TASK ITEM
Copy the part of the retroactive jealousy text that begins at the words "Studying history and" and stops after the words "and political infighting.".

*** Opening of GIVEN PASSAGE ***

In today’s video, I’m going to share a few perspectives about struggling with retroactive jealousy if you’re living in the Western world in the 21st century.
Read on to learn more about an antidote to retroactive jealousy.
Zachary Stockill: I’ve spent the majority of my adult life living outside of my native Canada, most of it in Asia. I spent years in India, Thailand, South America, and I’m currently in Indonesia. I’m fairly well-traveled. Spending time in developing countries has given me a few insights into myself, my own problems, struggles, and jealousy issues in the past. I’ve had a bunch of experiences in those countries that have given me some insight into my own “nonsense,” so to speak.
Studying history and living in developing countries has taught me is that life in the Western world, is too damned good.
Let me explain:
If you come from a Western culture in the 21st century, most of us have absolutely no conception of how incredible our lives are.
So I have a BA and Master’s Degree in History. I studied history for many years, and when you study history, you learn very quickly that right now is, by far, the best time to be alive in human history. There’s never been a better time than now to be alive. And yes, I’m talking about right now, in the midst of this crazy pandemic, obscene nationalism, and all kinds of the chaos of the modern world and stupid culture wars and political infighting.
If you are born in a developed country, half the battle is won right there.
I spent a lot of time in countries that have greater challenges relating to poverty, famine, hunger, and natural disasters. I spent a few months in the Philippines last year, I absolutely loved it. Anyway, a terrible storm, a cyclone just hit the Philippines and there’s a bunch of people without electricity and water, there are all kinds of chaos going on there right now. And this kind of thing is quite common in many countries in this part of the world; the social challenges, political corruption, etc.
My point is, for so many of us in the Western world, our problems are not problems. Our lives are pretty darned good by comparison with other parts of the world, and in comparison with any other time in human history. We have no conception about how great our lives are. We can turn on the tap and have clean water to drink. There’s always enough food for the vast majority of us.
“So what is your point, Zach? How is this relevant, or an antidote to retroactive jealousy?”
When you start getting this perspective, you realize how incredible your life is by comparison to so many others in the world today. I’m living in Bali, Indonesia, an absolutely stunning place now, but you know, I have challenges throughout the day. My website’s down, there’s this technical challenge, and so on. I mean, that doesn’t really bother me anymore, but once upon a time it did.

*** Close of GIVEN PASSAGE ***
*** Opening of MATERIAL SUPPLIED ***

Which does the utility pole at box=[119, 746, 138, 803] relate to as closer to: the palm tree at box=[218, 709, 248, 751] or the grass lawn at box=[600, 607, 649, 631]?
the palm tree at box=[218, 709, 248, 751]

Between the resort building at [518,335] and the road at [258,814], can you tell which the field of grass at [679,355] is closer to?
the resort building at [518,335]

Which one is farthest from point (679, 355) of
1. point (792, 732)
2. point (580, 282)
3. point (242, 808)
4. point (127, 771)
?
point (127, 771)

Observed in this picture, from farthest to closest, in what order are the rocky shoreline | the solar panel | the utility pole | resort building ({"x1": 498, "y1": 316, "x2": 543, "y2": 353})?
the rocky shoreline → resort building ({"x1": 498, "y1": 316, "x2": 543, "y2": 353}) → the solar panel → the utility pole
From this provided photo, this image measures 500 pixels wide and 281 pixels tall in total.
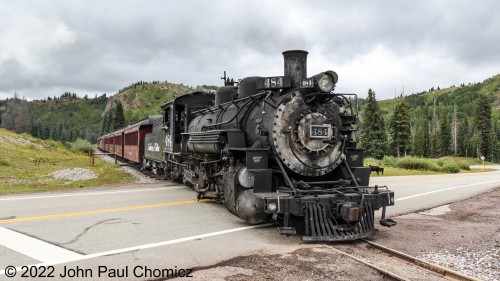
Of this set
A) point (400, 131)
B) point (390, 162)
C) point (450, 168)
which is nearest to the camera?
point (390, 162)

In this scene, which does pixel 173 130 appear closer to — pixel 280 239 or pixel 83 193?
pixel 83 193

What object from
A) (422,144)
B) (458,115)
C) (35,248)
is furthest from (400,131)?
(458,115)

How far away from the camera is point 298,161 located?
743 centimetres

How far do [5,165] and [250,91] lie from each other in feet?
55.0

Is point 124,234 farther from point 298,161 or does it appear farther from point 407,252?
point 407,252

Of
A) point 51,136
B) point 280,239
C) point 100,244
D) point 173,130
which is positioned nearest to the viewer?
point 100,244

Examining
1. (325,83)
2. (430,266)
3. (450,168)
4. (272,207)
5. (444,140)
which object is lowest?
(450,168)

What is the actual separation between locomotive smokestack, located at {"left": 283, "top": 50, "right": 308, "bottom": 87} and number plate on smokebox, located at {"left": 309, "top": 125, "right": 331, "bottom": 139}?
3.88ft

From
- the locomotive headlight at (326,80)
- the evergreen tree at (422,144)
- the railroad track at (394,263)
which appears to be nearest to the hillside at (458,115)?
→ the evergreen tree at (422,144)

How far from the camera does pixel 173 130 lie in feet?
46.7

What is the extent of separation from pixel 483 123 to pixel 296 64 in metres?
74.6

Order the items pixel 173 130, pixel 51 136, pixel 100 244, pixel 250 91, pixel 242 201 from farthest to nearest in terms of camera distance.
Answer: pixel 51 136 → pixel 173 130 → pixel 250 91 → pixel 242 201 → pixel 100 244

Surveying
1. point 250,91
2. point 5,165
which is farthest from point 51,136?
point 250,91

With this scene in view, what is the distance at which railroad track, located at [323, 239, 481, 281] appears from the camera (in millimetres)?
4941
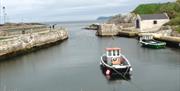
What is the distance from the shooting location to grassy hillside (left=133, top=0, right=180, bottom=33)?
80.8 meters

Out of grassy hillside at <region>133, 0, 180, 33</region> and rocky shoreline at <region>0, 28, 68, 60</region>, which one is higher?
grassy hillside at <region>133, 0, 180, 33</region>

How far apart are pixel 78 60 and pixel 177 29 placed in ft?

*** Close of MATERIAL SUPPLIED ***

COMPLETED TASK
Studying history and living in developing countries has taught me is that life in the Western world, is too damned good.
Let me explain:
If you come from a Western culture in the 21st century, most of us have absolutely no conception of how incredible our lives are.
So I have a BA and Master’s Degree in History. I studied history for many years, and when you study history, you learn very quickly that right now is, by far, the best time to be alive in human history. There’s never been a better time than now to be alive. And yes, I’m talking about right now, in the midst of this crazy pandemic, obscene nationalism, and all kinds of the chaos of the modern world and stupid culture wars and political infighting.